Cohere v2 Chat API

The POST /v2/chat endpoint implements the Cohere v2 Chat API with typed SSE streaming events and dual usage tracking (billed_units and tokens).

Endpoint

Method	Path	Description
POST	/v2/chat	Cohere v2 Chat (SSE streaming or JSON)

Key Features

Model field required. Unlike OpenAI, Cohere requires the model field — requests without it receive a 400 error.
Typed SSE events. Streaming uses event: + data: pairs with event types like message-start, content-delta, tool-call-start, etc.
Dual usage tracking. Responses include both billed_units (input_tokens, output_tokens, search_units, classifications) and tokens (input_tokens, output_tokens). llmock returns zeroed values.
Defaults to non-streaming.

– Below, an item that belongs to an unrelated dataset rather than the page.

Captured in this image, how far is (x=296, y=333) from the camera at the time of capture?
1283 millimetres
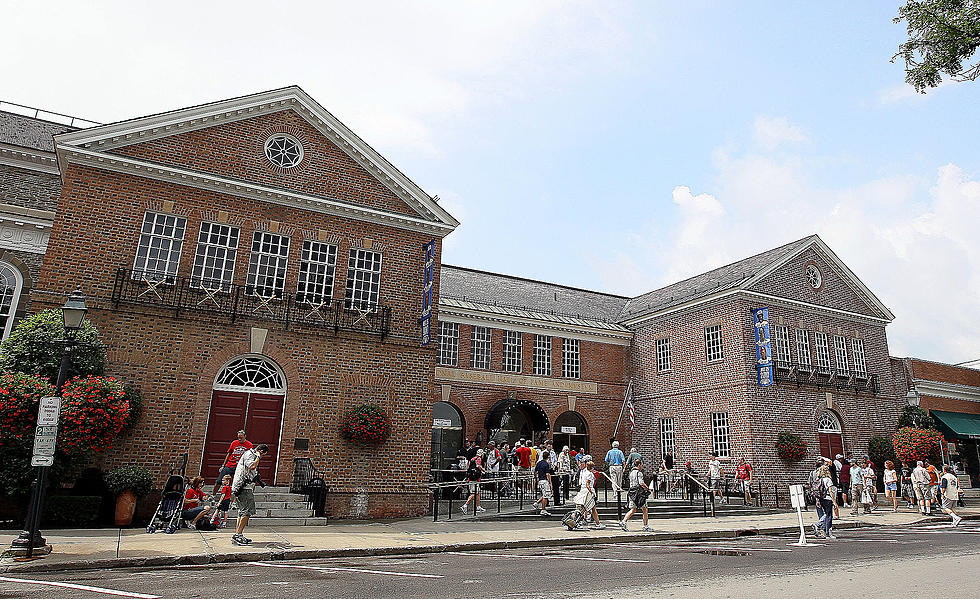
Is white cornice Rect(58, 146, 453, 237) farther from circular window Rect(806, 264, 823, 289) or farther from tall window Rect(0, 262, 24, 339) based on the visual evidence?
circular window Rect(806, 264, 823, 289)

Set "stream": true explicitly to enable SSE streaming.

Quick Start

cohere-quick-start.ts ts

import { LLMock } from "@copilotkit/llmock";

const mock = new LLMock();
mock.onMessage("hello", { content: "Hi from Cohere!" });
await mock.start();

// Point the Cohere SDK at llmock
const res = await fetch(`${mock.url}/v2/chat`, {
  method: "POST",
  headers: { "Content-Type": "application/json" },
  body: JSON.stringify({
    model: "command-r-plus",
    messages: [{ role: "user", content: "hello" }],
  }),
});

SSE Event Sequence (Text)

When stream: true, Cohere produces these typed events for text responses:

message-start — message metadata (role, empty content/tool arrays)
content-start — content block type declaration
content-delta — text chunks
content-end
message-end — finish_reason (COMPLETE) and usage

SSE Event Sequence (Tool Calls)

For tool call responses, the event sequence is:

message-start
tool-plan-delta — tool planning text
tool-call-start — tool call ID, function name
tool-call-delta — chunked arguments JSON
tool-call-end
message-end — finish_reason (TOOL_CALL) and usage

Non-Streaming Response

/v2/chat non-streaming response json

{
  "id": "msg_abc123",
  "finish_reason": "COMPLETE",
  "message": {
    "role": "assistant",
    "content": [{ "type": "text", "text": "Hi from Cohere!" }],
    "tool_calls": [],
    "tool_plan": "",
    "citations": []
  },
  "usage": {
    "billed_units": {
      "input_tokens": 0,
      "output_tokens": 0,
      "search_units": 0,
      "classifications": 0
    },
    "tokens": { "input_tokens": 0, "output_tokens": 0 }
  }
}

Fixture Examples

cohere-fixtures.json json

{
  "fixtures": [
    {
      "match": { "userMessage": "hello" },
      "response": { "content": "Hi from Cohere!" }
    },
    {
      "match": { "userMessage": "search" },
      "response": {
        "toolCalls": [
          {
            "name": "web_search",
            "arguments": "{\"query\":\"latest news\"}"
          }
        ]
      }
    }
  ]
}

Streaming Event Wire Format

Each SSE event is a typed event: + data: pair:

Cohere SSE wire format text

event: message-start
data: {"id":"msg_abc123","type":"message-start","delta":{"message":{"role":"assistant","content":[],"tool_plan":"","tool_calls":[],"citations":[]}}}

event: content-start
data: {"type":"content-start","index":0,"delta":{"message":{"content":{"type":"text"}}}}

event: content-delta
data: {"type":"content-delta","index":0,"delta":{"message":{"content":{"type":"text","text":"Hi "}}}}

event: content-delta
data: {"type":"content-delta","index":0,"delta":{"message":{"content":{"type":"text","text":"from Cohere!"}}}}

event: content-end
data: {"type":"content-end","index":0}

event: message-end
data: {"type":"message-end","delta":{"finish_reason":"COMPLETE","usage":{"billed_units":{"input_tokens":0,"output_tokens":0,"search_units":0,"classifications":0},"tokens":{"input_tokens":0,"output_tokens":0}}}}

Request Translation

llmock internally translates Cohere requests to a unified ChatCompletionRequest format for fixture matching. The cohereToCompletionRequest() function maps Cohere message roles (including tool with tool_call_id) and tool definitions to the common format.